**Exercise description**
A word-for-word repetition of all the entries is required.

Data entries
------------------------------------

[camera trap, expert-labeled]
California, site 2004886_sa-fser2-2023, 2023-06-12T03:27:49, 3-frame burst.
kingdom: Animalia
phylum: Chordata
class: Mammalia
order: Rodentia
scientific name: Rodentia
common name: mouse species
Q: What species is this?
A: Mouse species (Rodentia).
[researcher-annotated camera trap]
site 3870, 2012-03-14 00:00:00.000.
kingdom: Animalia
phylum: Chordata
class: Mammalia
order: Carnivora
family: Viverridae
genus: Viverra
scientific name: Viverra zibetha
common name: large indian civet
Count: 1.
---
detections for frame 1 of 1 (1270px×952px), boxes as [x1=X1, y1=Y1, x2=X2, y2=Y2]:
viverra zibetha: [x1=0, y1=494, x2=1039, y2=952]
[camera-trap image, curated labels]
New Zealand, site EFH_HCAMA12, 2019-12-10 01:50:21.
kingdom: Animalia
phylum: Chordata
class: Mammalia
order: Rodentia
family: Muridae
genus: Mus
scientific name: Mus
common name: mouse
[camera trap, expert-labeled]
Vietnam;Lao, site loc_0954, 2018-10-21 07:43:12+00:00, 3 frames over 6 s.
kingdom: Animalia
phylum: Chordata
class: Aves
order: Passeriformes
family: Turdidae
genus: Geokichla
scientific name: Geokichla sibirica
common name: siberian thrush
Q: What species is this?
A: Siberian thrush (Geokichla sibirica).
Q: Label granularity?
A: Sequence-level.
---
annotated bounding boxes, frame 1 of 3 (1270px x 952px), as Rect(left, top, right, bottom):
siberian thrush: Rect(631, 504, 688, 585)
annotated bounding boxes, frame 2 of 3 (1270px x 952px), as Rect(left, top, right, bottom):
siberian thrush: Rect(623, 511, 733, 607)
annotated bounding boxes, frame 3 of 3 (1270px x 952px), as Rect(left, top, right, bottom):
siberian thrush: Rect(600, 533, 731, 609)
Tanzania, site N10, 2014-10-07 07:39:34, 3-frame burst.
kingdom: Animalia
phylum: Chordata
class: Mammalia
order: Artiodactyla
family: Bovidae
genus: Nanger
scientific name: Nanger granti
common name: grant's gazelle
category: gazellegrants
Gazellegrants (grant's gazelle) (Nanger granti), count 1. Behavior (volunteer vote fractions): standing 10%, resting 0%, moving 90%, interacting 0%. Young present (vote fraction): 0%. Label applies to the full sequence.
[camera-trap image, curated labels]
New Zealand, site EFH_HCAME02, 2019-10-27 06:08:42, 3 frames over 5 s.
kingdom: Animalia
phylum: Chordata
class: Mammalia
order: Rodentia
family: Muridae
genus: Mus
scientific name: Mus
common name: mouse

------------------------------------

**Reply**
[camera trap, expert-labeled]
California, site 2004886_sa-fser2-2023, 2023-06-12T03:27:49, 3-frame burst.
kingdom: Animalia
phylum: Chordata
class: Mammalia
order: Rodentia
scientific name: Rodentia
common name: mouse species
Q: What species is this?
A: Mouse species (Rodentia).
[researcher-annotated camera trap]
site 3870, 2012-03-14 00:00:00.000.
kingdom: Animalia
phylum: Chordata
class: Mammalia
order: Carnivora
family: Viverridae
genus: Viverra
scientific name: Viverra zibetha
common name: large indian civet
Count: 1.
---
detections for frame 1 of 1 (1270px×952px), boxes as [x1=X1, y1=Y1, x2=X2, y2=Y2]:
viverra zibetha: [x1=0, y1=494, x2=1039, y2=952]
[camera-trap image, curated labels]
New Zealand, site EFH_HCAMA12, 2019-12-10 01:50:21.
kingdom: Animalia
phylum: Chordata
class: Mammalia
order: Rodentia
family: Muridae
genus: Mus
scientific name: Mus
common name: mouse
[camera trap, expert-labeled]
Vietnam;Lao, site loc_0954, 2018-10-21 07:43:12+00:00, 3 frames over 6 s.
kingdom: Animalia
phylum: Chordata
class: Aves
order: Passeriformes
family: Turdidae
genus: Geokichla
scientific name: Geokichla sibirica
common name: siberian thrush
Q: What species is this?
A: Siberian thrush (Geokichla sibirica).
Q: Label granularity?
A: Sequence-level.
---
annotated bounding boxes, frame 1 of 3 (1270px x 952px), as Rect(left, top, right, bottom):
siberian thrush: Rect(631, 504, 688, 585)
annotated bounding boxes, frame 2 of 3 (1270px x 952px), as Rect(left, top, right, bottom):
siberian thrush: Rect(623, 511, 733, 607)
annotated bounding boxes, frame 3 of 3 (1270px x 952px), as Rect(left, top, right, bottom):
siberian thrush: Rect(600, 533, 731, 609)
Tanzania, site N10, 2014-10-07 07:39:34, 3-frame burst.
kingdom: Animalia
phylum: Chordata
class: Mammalia
order: Artiodactyla
family: Bovidae
genus: Nanger
scientific name: Nanger granti
common name: grant's gazelle
category: gazellegrants
Gazellegrants (grant's gazelle) (Nanger granti), count 1. Behavior (volunteer vote fractions): standing 10%, resting 0%, moving 90%, interacting 0%. Young present (vote fraction): 0%. Label applies to the full sequence.
[camera-trap image, curated labels]
New Zealand, site EFH_HCAME02, 2019-10-27 06:08:42, 3 frames over 5 s.
kingdom: Animalia
phylum: Chordata
class: Mammalia
order: Rodentia
family: Muridae
genus: Mus
scientific name: Mus
common name: mouse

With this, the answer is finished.